An estimated 441,644 barrels of oil left well sites by truck each day in April, while 725,743 barrels per day were transported by gathering pipelines to either a transmission pipeline or a rail-loading terminal, Kringstad said, using the most recent figures available.
All counties saw a reduction in oil truck traffic in 2015, with the exception of McKenzie County, which still had an average of 892 oil truckloads each day in April.
“We’ll likely see that turn the corner here in the next year or so,” Kringstad said.
McKenzie County, the state’s busiest oil county, saw significant growth with pipelines between 2012 and this year, but not enough to keep up with the growth in oil production.
“We’re still behind the eight ball on pipelines,” County Commissioner Ron Anderson said.
McKenzie County, which leads the state in traffic fatalities, has budgeted nearly $25 million this year to maintain gravel roads and bridges heavily traveled by oil traffic.
Kringstad said he expects pipeline growth to continue, further reducing the amount trucked, improving the safety of the roads and reducing complaints from residents about dust. Pipelines also ease operations for oil companies by eliminating the need for trucks during a blizzard or spring load restrictions, he added.
“There’s a lot of advantages that we see in getting these fluids off the roadways and into a pipeline,” Kringstad said.
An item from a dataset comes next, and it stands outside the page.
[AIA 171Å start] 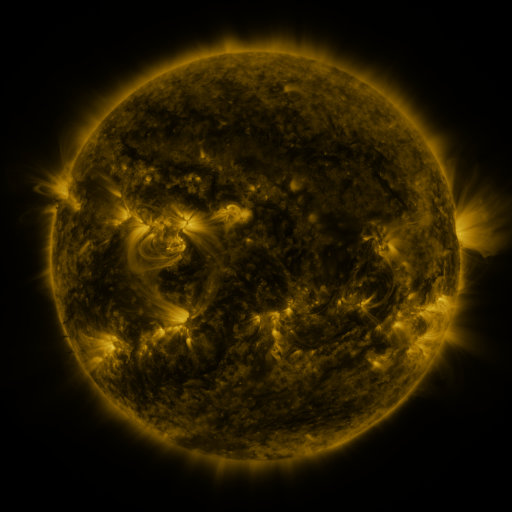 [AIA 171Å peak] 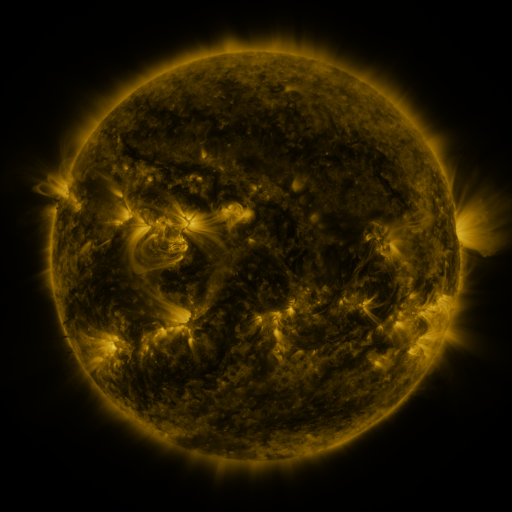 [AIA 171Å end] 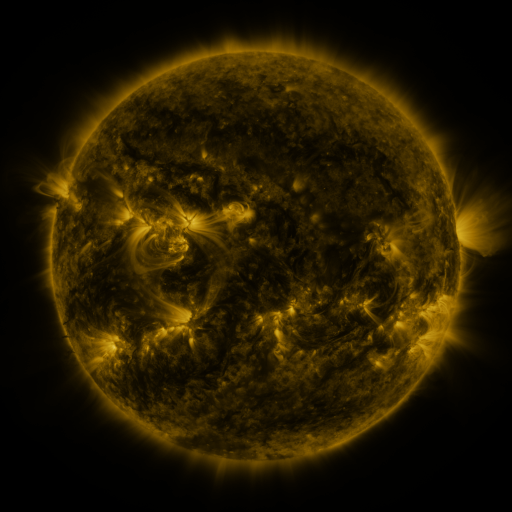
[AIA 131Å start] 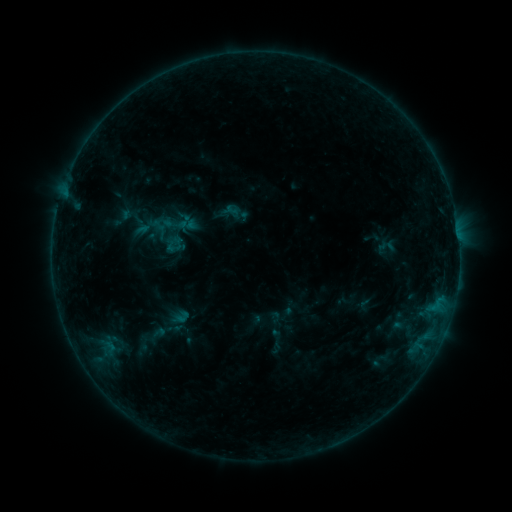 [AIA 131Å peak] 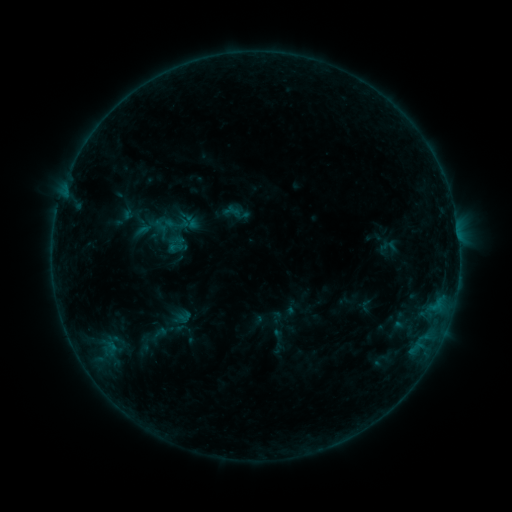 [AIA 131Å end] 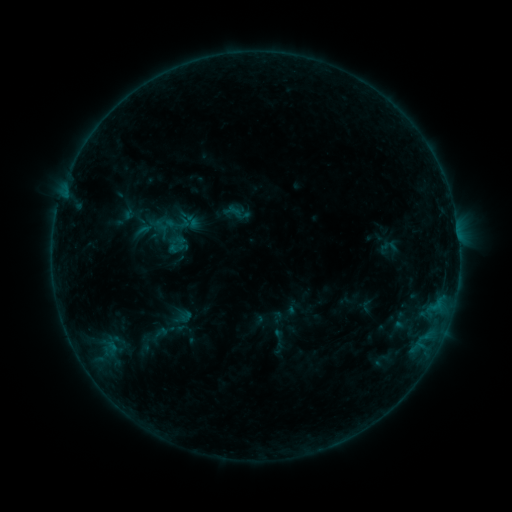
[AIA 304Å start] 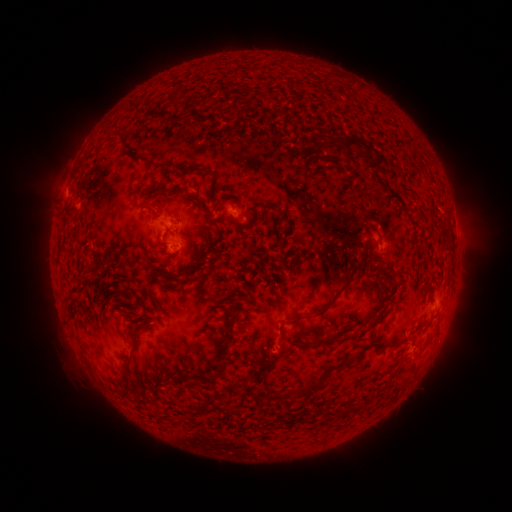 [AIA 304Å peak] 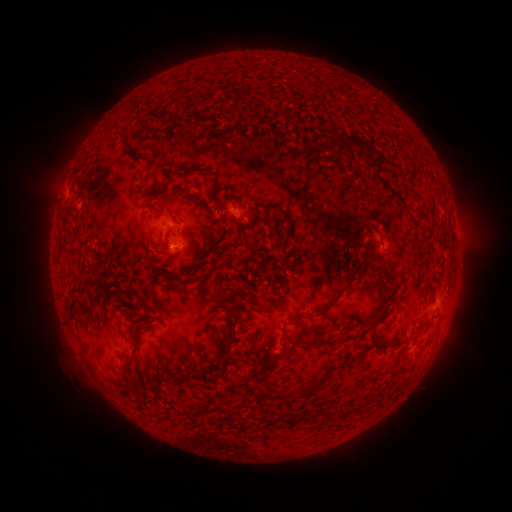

Williams County, which had an average of 362 oil truckloads per day in April, also saw a significant shift from trucks to gathering pipelines from 2012 to 2015.
Williams County Highway Superintendent Dennis Nelson said while he’s noticed some reduction in truck traffic in the county that includes Williston, it hasn’t slowed down the need for road maintenance.
“The roads have gotten abused in the last few years, terribly, and we only have so many dollars to fix with, so we do what we can and go from there,” Nelson said.